L'insieme del settore e l'industria europea e italiana della mobilità dovranno affrontare cambiamenti strutturali, sia nelle attività di produzione e manifattura che nella complessiva catena del valore. Le sfide che l'automotive ha di fronte riguardano diversi ambiti: lo sviluppo delle tecnologie digitali e la spinta alla robotizzazione, i grandi progressi nella guida automatica, l'impegno degli Stati a perseguire gli Obiettivi di sviluppo sostenibile delle Nazioni Unite, la necessità di ridurre l'impatto sull'ambiente e sulla salute delle emissioni inquinanti dei veicoli, i nuovi stili di comportamento verso l'automobile da parte dei consumatori e, più in generale, di una popolazione europea che invecchia e la cui età media è in forte aumento.

- **Istruzioni del compito**
Secondo il testo fornito, come sta cambiando l'età media della popolazione europea?

(Dati per il ragionamento quantitativo sui grafici)
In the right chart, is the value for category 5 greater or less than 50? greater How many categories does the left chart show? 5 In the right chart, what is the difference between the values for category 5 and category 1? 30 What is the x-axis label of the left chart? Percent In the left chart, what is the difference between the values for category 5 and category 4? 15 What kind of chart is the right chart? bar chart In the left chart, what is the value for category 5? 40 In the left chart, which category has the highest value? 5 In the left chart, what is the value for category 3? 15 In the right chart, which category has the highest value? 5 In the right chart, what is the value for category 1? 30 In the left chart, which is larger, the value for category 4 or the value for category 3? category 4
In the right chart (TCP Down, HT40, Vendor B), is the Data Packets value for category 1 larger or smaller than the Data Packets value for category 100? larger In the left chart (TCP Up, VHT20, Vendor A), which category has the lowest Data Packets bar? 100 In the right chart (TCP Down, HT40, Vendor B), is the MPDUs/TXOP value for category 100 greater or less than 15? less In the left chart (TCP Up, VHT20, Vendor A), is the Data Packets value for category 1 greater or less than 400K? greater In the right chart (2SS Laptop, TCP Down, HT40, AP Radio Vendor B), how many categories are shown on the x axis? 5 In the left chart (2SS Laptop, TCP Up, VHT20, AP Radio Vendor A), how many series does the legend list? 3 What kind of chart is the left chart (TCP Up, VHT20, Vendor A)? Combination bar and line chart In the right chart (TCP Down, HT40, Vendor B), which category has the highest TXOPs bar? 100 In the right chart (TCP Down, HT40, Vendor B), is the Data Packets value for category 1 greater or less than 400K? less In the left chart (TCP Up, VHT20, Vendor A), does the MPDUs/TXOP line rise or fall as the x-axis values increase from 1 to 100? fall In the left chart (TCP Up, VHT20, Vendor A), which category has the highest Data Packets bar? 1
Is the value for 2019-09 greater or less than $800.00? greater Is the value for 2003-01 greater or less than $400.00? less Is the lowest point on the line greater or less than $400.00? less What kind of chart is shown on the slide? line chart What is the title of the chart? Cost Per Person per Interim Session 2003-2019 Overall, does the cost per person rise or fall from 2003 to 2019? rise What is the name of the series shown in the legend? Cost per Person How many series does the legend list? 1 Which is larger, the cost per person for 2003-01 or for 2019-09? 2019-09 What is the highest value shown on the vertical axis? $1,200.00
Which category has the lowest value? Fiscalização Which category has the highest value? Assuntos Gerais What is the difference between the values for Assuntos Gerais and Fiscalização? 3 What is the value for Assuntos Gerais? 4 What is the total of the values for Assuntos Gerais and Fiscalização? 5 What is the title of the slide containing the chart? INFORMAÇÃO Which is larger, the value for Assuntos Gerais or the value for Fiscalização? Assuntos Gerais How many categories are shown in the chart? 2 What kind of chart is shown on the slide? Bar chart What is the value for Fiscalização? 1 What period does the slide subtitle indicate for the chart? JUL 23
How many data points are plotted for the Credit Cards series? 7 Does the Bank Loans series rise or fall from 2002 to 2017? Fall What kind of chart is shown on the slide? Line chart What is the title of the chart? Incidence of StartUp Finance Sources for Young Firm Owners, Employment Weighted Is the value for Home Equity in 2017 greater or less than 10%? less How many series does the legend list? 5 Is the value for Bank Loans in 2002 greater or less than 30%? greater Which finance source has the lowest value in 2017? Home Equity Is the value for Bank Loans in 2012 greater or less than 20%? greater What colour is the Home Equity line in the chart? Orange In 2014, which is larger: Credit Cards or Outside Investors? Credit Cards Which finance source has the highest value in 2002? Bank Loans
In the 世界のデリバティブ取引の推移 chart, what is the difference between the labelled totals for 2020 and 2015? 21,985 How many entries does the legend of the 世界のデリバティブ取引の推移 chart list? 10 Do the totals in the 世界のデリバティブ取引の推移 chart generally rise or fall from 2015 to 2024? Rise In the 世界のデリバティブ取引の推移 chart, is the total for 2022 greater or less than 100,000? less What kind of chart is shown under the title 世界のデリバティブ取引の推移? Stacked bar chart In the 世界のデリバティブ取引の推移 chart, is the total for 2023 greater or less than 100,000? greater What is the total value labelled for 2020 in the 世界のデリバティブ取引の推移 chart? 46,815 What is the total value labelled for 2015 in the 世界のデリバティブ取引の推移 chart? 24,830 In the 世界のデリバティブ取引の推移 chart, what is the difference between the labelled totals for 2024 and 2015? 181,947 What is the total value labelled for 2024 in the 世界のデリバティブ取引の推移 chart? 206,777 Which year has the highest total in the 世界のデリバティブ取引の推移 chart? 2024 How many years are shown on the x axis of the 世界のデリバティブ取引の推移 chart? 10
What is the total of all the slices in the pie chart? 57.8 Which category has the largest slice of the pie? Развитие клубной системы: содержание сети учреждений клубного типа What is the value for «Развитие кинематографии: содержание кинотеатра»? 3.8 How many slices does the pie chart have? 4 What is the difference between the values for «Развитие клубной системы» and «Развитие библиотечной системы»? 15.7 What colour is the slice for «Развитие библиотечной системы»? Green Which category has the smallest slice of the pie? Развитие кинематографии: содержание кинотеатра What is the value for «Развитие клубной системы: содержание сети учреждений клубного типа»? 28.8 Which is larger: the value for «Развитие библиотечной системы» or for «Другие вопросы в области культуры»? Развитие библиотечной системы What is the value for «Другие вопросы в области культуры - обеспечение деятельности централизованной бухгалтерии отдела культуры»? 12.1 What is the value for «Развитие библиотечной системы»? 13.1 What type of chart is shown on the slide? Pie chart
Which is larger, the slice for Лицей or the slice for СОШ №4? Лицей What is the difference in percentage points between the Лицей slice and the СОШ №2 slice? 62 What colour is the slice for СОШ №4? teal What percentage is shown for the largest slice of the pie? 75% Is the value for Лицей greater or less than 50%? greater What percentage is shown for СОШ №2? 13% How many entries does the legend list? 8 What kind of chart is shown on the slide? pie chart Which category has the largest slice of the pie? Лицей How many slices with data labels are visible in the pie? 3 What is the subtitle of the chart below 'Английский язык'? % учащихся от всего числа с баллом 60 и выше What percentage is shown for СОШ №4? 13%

- **Risultato del compito**
È in forte aumento.